Invited Presentation: On the Viability of Helical Arrangement of Carbon Nanotube Via Supported Catalyst Structure: Graphene Embryo As a Precursor for Symmetry Formation

Wednesday, May 14, 2014: 14:20
Bonnet Creek Ballroom XII, Lobby Level (Hilton Orlando Bonnet Creek)
A. R. Harutyunyan (Honda Research Institute USA Inc)

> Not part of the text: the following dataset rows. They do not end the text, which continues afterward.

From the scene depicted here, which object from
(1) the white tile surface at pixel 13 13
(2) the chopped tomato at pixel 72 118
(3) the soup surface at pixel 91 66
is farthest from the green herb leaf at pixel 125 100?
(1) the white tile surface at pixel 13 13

Understanding of controlled growth of carbon nanotubes (CNTs) is critical for their broader applications and for catalysis in general. The problem remains elusive owing to complex interplay between nanotube nucleation and catalyst morphology reconstruction in the early stages during which the symmetry is set. Exploitation of in situ transmission electron microscopy for studies of carbon nanotube cap formation reveals that the nucleation begins by the creation of a graphene embryo bounded between opposite step edges on the catalyst surface. The embryo evolves into a cap when at least one of the steps flows and crosses the edges of adjacent facets on the catalyst tip. Further motion of the steps away from the catalyst tip with attached rims of carbon cap generates the tubular wall of the nanotube. Hence, CNT nucleation at low temperatures is a result of dynamic rearrangement of the graphene embryo edge-catalyst step interface structure. This implies that the symmetry formation concept driven by catalyst facet structure is very simplified, whereas the interrelationship between the structures of adjacent facets that introduces the curvature on graphene embryo plays the dominant role in the cap and thereby symmetry formation via self consistent manner. The roles of catalyst composition, size, structures of facets and corresponding step/terraces on the tube nucleation and symmetry formation will be presented in light of these new developments.